Studio album by Pepe Aguilar
- Released: October 18, 2005
- Genre: Regional Mexican
- Label: Sony BMG Norte
- Producer: Pepe Aguilar

Pepe Aguilar chronology
| Mi Historia (2005) | Historias de Mi Tierra (2005) | Enamorado (2006) |

= Historias de Mi Tierra =

Historias de Mi Tierra (Stories of My Land) is a studio album released by Mexican performer Pepe Aguilar.
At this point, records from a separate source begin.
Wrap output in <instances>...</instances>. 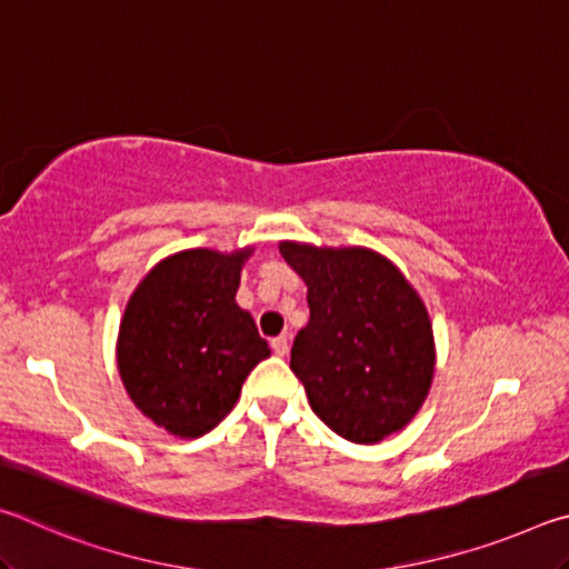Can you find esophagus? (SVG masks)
<instances>
[{
    "instance_id": "obj_1",
    "label": "esophagus",
    "mask_w": 569,
    "mask_h": 569,
    "mask_svg": "<svg viewBox=\"0 0 569 569\" xmlns=\"http://www.w3.org/2000/svg\"><path fill=\"white\" fill-rule=\"evenodd\" d=\"M271 349L278 356H286L288 353V336H276V339L271 341Z\"/></svg>"
}]
</instances>
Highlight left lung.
Returning <instances> with one entry per match:
<instances>
[{"instance_id": "1", "label": "left lung", "mask_w": 569, "mask_h": 569, "mask_svg": "<svg viewBox=\"0 0 569 569\" xmlns=\"http://www.w3.org/2000/svg\"><path fill=\"white\" fill-rule=\"evenodd\" d=\"M278 248L308 286L311 319L296 336L291 369L316 417L353 445L407 427L437 361L419 293L377 250L293 240Z\"/></svg>"}]
</instances>
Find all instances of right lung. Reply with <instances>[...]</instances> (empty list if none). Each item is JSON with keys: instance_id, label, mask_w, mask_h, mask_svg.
I'll use <instances>...</instances> for the list:
<instances>
[{"instance_id": "1", "label": "right lung", "mask_w": 569, "mask_h": 569, "mask_svg": "<svg viewBox=\"0 0 569 569\" xmlns=\"http://www.w3.org/2000/svg\"><path fill=\"white\" fill-rule=\"evenodd\" d=\"M253 253L180 250L142 278L124 308L118 369L134 407L172 437L196 439L236 407L253 366L271 356L236 303Z\"/></svg>"}]
</instances>
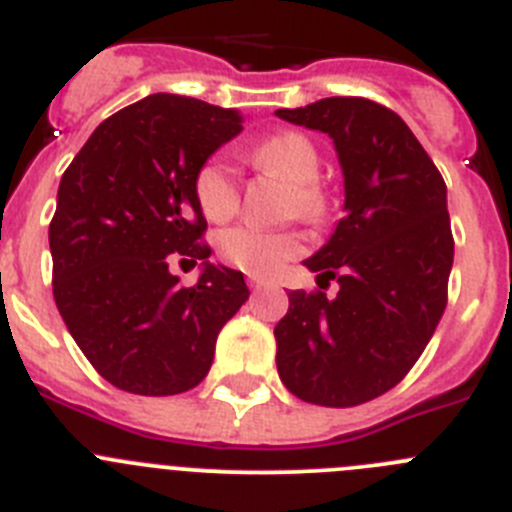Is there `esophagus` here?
Returning a JSON list of instances; mask_svg holds the SVG:
<instances>
[{
  "label": "esophagus",
  "mask_w": 512,
  "mask_h": 512,
  "mask_svg": "<svg viewBox=\"0 0 512 512\" xmlns=\"http://www.w3.org/2000/svg\"><path fill=\"white\" fill-rule=\"evenodd\" d=\"M248 287H251L253 292H259V289H266V287H269V284H266L264 279H256V277H251V279H248Z\"/></svg>",
  "instance_id": "obj_1"
}]
</instances>
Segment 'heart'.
I'll list each match as a JSON object with an SVG mask.
<instances>
[{"label": "heart", "mask_w": 512, "mask_h": 512, "mask_svg": "<svg viewBox=\"0 0 512 512\" xmlns=\"http://www.w3.org/2000/svg\"><path fill=\"white\" fill-rule=\"evenodd\" d=\"M248 161L256 169L274 171L292 182L289 212H297L305 220L323 215L325 197L318 187L323 164H320L318 148L307 135L289 133V130L271 135L248 153ZM194 194L207 220L223 223L233 217L241 205L238 171L225 156L207 158L194 176ZM300 248V238L292 230H264L256 225H235L217 238L220 256L251 277L277 274L289 259H295Z\"/></svg>", "instance_id": "1"}]
</instances>
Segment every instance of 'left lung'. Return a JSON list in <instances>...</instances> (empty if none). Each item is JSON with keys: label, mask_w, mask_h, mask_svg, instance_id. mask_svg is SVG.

It was released in October 18, 2005 by Sony BMG. Aguilar was awarded the Best Mexican/Mexican-American Album at the 49th Grammy Awards and Best Ranchero Album at the Latin Grammy Awards of 2006.

==Track listing==

| No. | Title | Writer(s) | Length |
|---|---|---|---|
| 1. | "Dos Amigos" | Benjamín Sánchez Motal | 3:17 |
| 2. | "Corrido de Chihuahua" | Felipe Bermejo, Pedro DeLille | 3:12 |
| 3. | "El Federal de Caminos" | Reynaldo Martínez Ledezma | 2:46 |
| 4. | "El Cachanilla (Puro Cachanilla)" | Antonio Valdez Herrera | 3:37 |
| 5. | "El Perro Negro" | José Alfredo Jiménez | 3:05 |
| 6. | "Bohemio de Afición" | Martín Urieta | 3:24 |
| 7. | "Corrido de Manuel Juárez" | Joan Sebastian | 4:37 |
| 8. | "El Corrido de Monterrey" | Severiano Briseño | 3:20 |
| 9. | "El Siete de Copas" | José Luis De La Cruz, Ricardo Garibay | 3:29 |
| 10. | "Maquina 501" | Fernando Charro Avitia | 3:01 |

==Chart performance==

| Chart (2005) | Peak position |
|---|---|
| US Billboard Top Latin Albums | 37 |
| US Billboard Regional Mexican Albums | 14 |

==Sales and certifications==

| Region | Certification | Certified units/sales |
| Mexico (AMPROFON) | Gold | 50,000^{^} |
^{^} Shipments figures based on certification alone.